Surveys are one of the best ways to collect data from a large group of people, however, one of the most important factors in running a successful survey is understanding which types of questions to ask.
By asking the right questions, you can uncover valuable insights that can help you make better decisions for your business. But what types of survey questions should you be using?
To get the most out of your surveys, it helps to understand the different types of survey questions available and how each type will impact the answers you receive. Here are 5 types of survey questions to use in your surveys to help you get the most useful feedback.
Open-ended questions allow respondents to answer with their own words and provide more detailed responses to survey questions.
These types of questions usually don’t have a definitive answer; instead, they offer an opportunity for respondents to express their thoughts, feelings, and ideas on a topic.
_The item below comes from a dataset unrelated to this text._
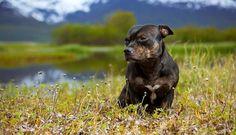 Собака стаффордширский терьер (фото): сильный, умный и добрый питомец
They can give you a deeper insight into your audience and help uncover any potential problems that you may not have previously known. For an employee survey this can be a useful question type, as it allows respondents to give detailed feedback on business culture or processes.
As open-ended questions can require more effort from the respondent you may want to mix these with other questions types. A survey with only open-ended questions, or too many of them, may result in your respondents getting fatigued and not giving as detailed information as you need.
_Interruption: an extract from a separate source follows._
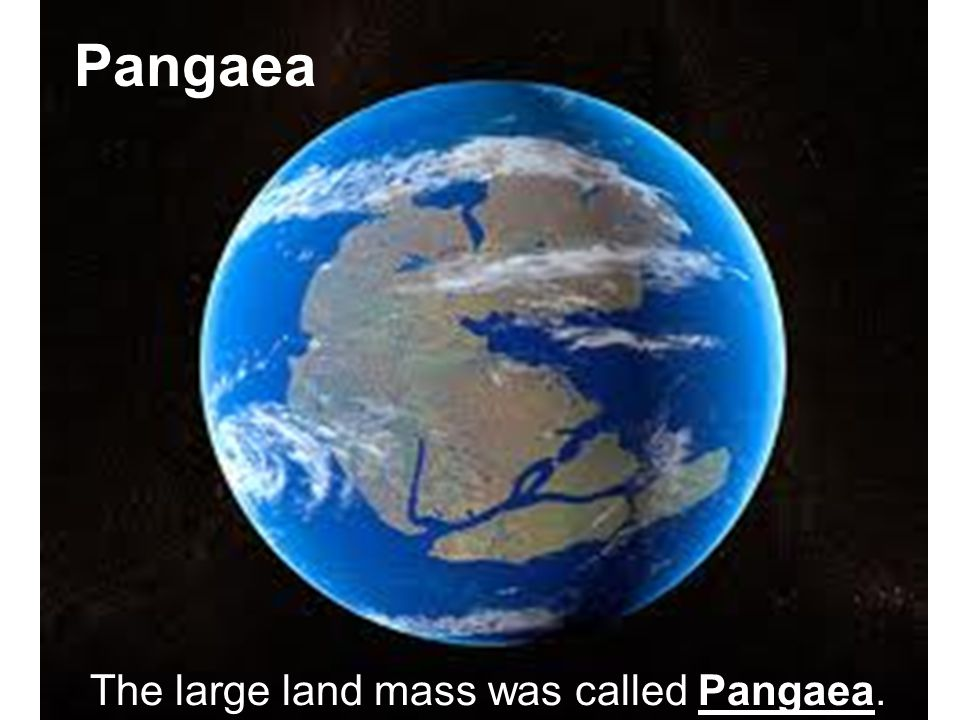 Pangaea The large land mass was called Pangaea.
Sometimes you may simply need a yes or no answer, and that’s where closed-ended questions come in handy.
This type of question is ideal when you need precise data that can easily be analysed and compared with other responses.
Close-ended questions are often used when seeking information that has specific answers such as demographic data (age, gender, etc.), or yes/no responses to simple questions. This type of question works well when you need data from a large group of people in a short amount of time since respondents don’t have to spend too much time thinking about their answers.
Multiple choice questions
Multiple choice questions offer multiple options for respondents to choose from, usually between two and five choices, instead of just one answer option.
This type of question allows for more detail than closed-ended but less than open-ended as it still provides some structure for respondents who may not feel comfortable providing detailed feedback. Multiple choice is best used when there is an established range of options.
With multiple choice questions it’s good practice to always include an “I don’t know” or “other” option. This means that if none of the options provided are applicable to the respondent they are not forced to give a wrong answer.
Ranking questions ask respondents to rank items according to their preferences or importance.
Ranking allows you to determine the relative popularity or importance among multiple items rather than simply understanding whether someone likes something (as with other types). For a customer survey, this is particularly useful for understanding the priority customers place on certain features or services so you know where to focus your resources in product development moving forward.
Understanding the priorities of your audience provides valuable insight to help grow your business in the right direction.
Rating scale questions
Rating scale questions are commonly used when measuring the opinions of your audience rather than facts.
Respondents typically rate something on a scale from one point (strongly disagree) all the way up to five points (strongly agree). Whether for a customer survey, employee survey or government survey, scaled questions provide quantitative data that can be easily analysed which makes them useful for measuring employee satisfaction or gauging customer interest in new products or services.
In order to get the best results when using rating scale questions make sure to be very clear about the scale to ensure there is no confusion about which end of the scale is which, and there should always be an option to select “neutral” at the middle of the scale.
Get the most out of your survey
Surveys are an essential tool for gathering feedback from large groups so that businesses or institutions can make informed decisions about their products, services, and internal processes based on actual data rather than guesswork.
By incorporating different types of survey questions into your surveys, you'll be able to get the most comprehensive picture possible about how people feel and use those findings in making strategic decisions for your business.